Transcribe the rows word for word, from the line that contains "From visual inspection, is" through the end of the rows.

────────────────

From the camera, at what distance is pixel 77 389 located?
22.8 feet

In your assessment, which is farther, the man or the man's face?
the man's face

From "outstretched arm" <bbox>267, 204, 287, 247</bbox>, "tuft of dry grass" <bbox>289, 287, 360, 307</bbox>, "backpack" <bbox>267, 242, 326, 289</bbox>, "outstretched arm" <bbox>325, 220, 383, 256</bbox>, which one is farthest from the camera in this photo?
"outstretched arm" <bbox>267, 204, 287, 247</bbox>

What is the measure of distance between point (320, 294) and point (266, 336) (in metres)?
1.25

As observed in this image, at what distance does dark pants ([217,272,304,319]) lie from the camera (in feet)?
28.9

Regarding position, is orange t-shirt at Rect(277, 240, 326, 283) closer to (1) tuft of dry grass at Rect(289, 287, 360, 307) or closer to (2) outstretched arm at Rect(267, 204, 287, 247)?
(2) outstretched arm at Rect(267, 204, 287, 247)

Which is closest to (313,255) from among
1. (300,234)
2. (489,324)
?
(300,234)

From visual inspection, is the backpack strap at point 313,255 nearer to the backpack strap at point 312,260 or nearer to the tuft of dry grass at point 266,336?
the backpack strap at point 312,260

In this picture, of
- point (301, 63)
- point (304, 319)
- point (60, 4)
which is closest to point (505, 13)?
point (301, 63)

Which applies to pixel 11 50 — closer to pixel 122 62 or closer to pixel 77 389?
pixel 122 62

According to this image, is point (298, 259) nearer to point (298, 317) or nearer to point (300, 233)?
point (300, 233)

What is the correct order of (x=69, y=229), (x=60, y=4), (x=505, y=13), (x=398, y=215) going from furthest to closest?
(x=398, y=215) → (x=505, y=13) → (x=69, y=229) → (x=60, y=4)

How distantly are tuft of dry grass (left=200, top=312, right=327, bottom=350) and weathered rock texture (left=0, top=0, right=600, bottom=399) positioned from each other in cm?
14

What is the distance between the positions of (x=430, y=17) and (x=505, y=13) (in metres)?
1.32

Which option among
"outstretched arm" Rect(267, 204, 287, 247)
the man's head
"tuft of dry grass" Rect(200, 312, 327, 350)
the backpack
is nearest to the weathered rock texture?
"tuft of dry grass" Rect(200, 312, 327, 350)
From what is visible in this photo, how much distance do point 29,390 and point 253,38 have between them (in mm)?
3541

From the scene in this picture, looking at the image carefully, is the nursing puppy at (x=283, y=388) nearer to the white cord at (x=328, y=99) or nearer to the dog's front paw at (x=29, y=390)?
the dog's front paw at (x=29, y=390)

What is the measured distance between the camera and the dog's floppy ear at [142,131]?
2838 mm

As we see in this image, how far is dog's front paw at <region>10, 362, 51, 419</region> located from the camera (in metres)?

────────────────

## [Result of the exercise]
From visual inspection, is the backpack strap at point 313,255 nearer to the backpack strap at point 312,260 or nearer to the tuft of dry grass at point 266,336?
the backpack strap at point 312,260

In this picture, of
- point (301, 63)
- point (304, 319)
- point (60, 4)
which is closest to point (505, 13)?
point (301, 63)

Which applies to pixel 11 50 — closer to pixel 122 62 or closer to pixel 77 389?
pixel 122 62

According to this image, is point (298, 259) nearer to point (298, 317) or nearer to point (300, 233)?
point (300, 233)

What is the correct order of (x=69, y=229), (x=60, y=4), (x=505, y=13), (x=398, y=215) going from furthest to closest?
(x=398, y=215) → (x=505, y=13) → (x=69, y=229) → (x=60, y=4)

How distantly are tuft of dry grass (left=200, top=312, right=327, bottom=350) and weathered rock texture (left=0, top=0, right=600, bottom=399) positioned from each other in cm?
14

What is the distance between the positions of (x=430, y=17) and (x=505, y=13) (in metres)?
1.32

Which option among
"outstretched arm" Rect(267, 204, 287, 247)
the man's head
"tuft of dry grass" Rect(200, 312, 327, 350)
the backpack
is nearest to the weathered rock texture?
"tuft of dry grass" Rect(200, 312, 327, 350)
From what is visible in this photo, how much distance do point 29,390 and point 253,38 have between them (in mm)?
3541

From the scene in this picture, looking at the image carefully, is the nursing puppy at (x=283, y=388) nearer to the white cord at (x=328, y=99) or nearer to the dog's front paw at (x=29, y=390)?
the dog's front paw at (x=29, y=390)

What is the measured distance between the camera and the dog's floppy ear at [142,131]?
2838 mm

As we see in this image, how far is dog's front paw at <region>10, 362, 51, 419</region> located from the camera (in metres)?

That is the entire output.